## THE EXERCISE:
Write out the records word for word, starting at the line that contains "Within the presented" and ending at the last line of the records.

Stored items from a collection
____
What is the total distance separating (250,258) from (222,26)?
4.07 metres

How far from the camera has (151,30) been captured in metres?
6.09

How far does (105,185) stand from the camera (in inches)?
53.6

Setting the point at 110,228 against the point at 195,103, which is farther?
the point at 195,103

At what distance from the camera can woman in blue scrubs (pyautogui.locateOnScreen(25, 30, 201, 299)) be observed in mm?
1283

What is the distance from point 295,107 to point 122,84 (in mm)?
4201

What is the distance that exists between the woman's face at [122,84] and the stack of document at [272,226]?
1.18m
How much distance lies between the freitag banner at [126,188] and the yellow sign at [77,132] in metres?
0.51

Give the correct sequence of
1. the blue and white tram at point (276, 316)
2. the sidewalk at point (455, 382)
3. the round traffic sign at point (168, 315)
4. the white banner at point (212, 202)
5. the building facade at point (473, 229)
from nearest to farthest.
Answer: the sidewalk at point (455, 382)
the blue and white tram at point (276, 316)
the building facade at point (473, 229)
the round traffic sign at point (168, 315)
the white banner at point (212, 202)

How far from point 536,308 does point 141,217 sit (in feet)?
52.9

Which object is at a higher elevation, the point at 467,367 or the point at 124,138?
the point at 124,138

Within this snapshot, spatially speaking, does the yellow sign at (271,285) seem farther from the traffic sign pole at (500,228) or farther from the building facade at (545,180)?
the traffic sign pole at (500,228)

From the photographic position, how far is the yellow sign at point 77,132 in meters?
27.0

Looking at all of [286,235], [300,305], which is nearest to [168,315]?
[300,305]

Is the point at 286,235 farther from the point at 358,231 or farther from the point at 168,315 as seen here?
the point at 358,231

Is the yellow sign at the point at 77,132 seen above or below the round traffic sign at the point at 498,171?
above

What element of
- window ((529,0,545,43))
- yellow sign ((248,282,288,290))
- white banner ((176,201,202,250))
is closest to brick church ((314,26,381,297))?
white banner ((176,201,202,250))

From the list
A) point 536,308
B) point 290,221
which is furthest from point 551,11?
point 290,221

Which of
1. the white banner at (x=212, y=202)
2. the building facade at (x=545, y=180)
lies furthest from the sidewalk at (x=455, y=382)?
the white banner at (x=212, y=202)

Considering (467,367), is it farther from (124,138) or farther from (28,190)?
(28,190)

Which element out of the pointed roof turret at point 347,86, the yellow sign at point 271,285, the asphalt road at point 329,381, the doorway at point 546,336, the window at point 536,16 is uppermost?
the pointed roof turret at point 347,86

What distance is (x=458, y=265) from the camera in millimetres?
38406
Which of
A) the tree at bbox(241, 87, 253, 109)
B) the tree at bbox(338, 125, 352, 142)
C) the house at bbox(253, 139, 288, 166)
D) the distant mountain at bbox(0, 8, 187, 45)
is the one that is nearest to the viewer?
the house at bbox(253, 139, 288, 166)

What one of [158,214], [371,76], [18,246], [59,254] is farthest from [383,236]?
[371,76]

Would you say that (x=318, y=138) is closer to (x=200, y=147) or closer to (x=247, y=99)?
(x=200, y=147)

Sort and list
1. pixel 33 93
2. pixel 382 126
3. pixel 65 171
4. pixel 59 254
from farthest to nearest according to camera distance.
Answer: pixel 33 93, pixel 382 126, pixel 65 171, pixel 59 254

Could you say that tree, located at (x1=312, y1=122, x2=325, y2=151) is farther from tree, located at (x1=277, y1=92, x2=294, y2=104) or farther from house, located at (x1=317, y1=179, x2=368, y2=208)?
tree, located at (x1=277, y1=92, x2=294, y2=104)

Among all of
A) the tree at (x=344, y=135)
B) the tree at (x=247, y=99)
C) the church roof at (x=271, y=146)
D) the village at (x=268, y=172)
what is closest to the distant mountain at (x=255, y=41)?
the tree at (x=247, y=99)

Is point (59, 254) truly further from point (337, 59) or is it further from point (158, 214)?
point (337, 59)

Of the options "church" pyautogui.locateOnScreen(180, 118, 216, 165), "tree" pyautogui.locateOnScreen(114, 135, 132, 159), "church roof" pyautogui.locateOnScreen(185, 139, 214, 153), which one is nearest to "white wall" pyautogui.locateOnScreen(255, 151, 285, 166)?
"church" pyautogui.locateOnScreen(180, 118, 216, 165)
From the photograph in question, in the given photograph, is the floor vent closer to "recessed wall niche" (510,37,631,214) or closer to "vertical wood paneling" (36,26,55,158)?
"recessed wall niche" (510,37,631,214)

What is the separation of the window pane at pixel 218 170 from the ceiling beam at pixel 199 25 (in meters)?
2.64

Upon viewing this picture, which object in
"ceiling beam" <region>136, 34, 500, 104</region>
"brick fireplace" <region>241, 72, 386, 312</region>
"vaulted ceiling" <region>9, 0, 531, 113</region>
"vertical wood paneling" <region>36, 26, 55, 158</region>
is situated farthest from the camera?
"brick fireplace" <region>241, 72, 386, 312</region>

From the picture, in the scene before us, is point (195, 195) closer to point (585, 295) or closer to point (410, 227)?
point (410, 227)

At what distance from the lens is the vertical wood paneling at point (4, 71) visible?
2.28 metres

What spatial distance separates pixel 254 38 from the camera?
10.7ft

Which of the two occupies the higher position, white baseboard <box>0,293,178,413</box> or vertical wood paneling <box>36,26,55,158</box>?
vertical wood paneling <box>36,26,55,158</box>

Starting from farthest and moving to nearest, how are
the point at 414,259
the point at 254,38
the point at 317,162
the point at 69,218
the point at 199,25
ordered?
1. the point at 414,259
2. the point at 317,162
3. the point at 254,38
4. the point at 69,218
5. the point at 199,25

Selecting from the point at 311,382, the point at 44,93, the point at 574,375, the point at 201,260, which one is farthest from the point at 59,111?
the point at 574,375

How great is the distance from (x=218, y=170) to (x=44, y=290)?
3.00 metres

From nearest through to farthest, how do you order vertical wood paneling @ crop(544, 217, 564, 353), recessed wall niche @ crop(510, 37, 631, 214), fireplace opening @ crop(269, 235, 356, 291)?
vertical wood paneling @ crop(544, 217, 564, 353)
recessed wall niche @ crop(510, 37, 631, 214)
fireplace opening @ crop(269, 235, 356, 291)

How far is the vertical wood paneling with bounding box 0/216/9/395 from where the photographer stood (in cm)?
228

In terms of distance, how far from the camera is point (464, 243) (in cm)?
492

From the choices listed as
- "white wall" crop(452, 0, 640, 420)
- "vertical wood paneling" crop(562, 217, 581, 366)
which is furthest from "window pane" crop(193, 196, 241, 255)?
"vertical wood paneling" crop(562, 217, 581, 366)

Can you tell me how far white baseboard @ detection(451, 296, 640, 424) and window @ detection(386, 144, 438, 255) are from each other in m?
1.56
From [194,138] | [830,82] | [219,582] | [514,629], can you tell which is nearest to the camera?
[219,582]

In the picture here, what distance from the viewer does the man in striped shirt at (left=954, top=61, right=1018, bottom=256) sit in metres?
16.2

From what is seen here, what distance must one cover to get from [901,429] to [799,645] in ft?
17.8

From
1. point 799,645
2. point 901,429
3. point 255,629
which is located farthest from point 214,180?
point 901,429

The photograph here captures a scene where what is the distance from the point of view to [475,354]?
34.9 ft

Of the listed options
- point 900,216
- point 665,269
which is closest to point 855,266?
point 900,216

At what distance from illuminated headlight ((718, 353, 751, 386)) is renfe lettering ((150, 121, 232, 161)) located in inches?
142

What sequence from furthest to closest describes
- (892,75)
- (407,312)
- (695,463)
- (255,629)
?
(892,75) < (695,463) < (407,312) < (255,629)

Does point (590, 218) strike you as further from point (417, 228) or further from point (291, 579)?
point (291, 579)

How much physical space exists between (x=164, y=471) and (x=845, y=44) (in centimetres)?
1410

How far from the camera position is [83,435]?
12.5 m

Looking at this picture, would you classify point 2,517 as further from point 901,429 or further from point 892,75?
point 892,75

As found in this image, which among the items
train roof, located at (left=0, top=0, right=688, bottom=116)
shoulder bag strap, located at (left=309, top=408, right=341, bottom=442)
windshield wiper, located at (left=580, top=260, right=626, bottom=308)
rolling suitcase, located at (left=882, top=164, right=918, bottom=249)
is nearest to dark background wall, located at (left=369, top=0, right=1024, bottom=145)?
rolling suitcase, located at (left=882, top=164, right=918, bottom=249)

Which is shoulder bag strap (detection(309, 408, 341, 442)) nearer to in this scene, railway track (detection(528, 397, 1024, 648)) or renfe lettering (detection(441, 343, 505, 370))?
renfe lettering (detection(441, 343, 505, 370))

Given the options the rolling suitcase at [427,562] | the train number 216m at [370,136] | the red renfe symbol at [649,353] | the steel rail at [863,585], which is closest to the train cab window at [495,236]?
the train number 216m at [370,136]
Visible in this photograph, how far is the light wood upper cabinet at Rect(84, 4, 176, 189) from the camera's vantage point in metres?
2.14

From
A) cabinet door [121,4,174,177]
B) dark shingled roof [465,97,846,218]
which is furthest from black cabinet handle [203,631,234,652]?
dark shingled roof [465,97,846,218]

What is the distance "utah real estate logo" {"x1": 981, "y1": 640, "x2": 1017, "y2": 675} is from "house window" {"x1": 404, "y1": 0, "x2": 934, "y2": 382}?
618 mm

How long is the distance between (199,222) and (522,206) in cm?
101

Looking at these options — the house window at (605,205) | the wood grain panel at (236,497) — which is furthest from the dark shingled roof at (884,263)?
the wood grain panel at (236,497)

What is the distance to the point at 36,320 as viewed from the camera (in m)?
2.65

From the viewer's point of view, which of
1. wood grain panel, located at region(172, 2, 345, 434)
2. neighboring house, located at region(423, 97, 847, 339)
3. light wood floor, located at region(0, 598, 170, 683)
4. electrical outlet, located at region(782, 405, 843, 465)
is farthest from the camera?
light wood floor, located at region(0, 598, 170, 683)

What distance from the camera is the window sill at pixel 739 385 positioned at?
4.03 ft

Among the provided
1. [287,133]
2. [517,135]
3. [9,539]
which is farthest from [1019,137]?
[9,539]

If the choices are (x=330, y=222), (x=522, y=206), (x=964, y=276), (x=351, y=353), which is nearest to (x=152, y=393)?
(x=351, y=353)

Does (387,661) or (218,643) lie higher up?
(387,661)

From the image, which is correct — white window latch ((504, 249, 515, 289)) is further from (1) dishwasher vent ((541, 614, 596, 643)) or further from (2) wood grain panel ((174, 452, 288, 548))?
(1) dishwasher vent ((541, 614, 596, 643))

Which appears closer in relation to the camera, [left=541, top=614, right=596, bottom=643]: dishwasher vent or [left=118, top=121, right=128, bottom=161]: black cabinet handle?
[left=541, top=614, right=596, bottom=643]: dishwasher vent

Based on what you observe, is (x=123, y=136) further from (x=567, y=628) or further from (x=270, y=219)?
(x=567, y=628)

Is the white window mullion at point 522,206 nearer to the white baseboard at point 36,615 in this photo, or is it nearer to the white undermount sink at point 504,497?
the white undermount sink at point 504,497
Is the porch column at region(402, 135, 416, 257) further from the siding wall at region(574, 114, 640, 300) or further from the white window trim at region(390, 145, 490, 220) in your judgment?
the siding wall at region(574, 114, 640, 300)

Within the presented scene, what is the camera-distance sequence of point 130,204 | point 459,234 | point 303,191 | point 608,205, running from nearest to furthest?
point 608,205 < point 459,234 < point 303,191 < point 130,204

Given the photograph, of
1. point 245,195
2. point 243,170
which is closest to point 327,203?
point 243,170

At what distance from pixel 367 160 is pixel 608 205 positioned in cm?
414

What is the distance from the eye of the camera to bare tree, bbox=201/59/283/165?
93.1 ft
____
## RESULT:
Within the presented scene, what is the camera-distance sequence of point 130,204 | point 459,234 | point 303,191 | point 608,205, running from nearest to furthest?
point 608,205 < point 459,234 < point 303,191 < point 130,204

Given the photograph, of
1. point 245,195
2. point 243,170
which is closest to point 327,203?
point 243,170

At what distance from pixel 367 160 is pixel 608 205 positioned in cm?
414

What is the distance from the eye of the camera to bare tree, bbox=201/59/283/165?
93.1 ft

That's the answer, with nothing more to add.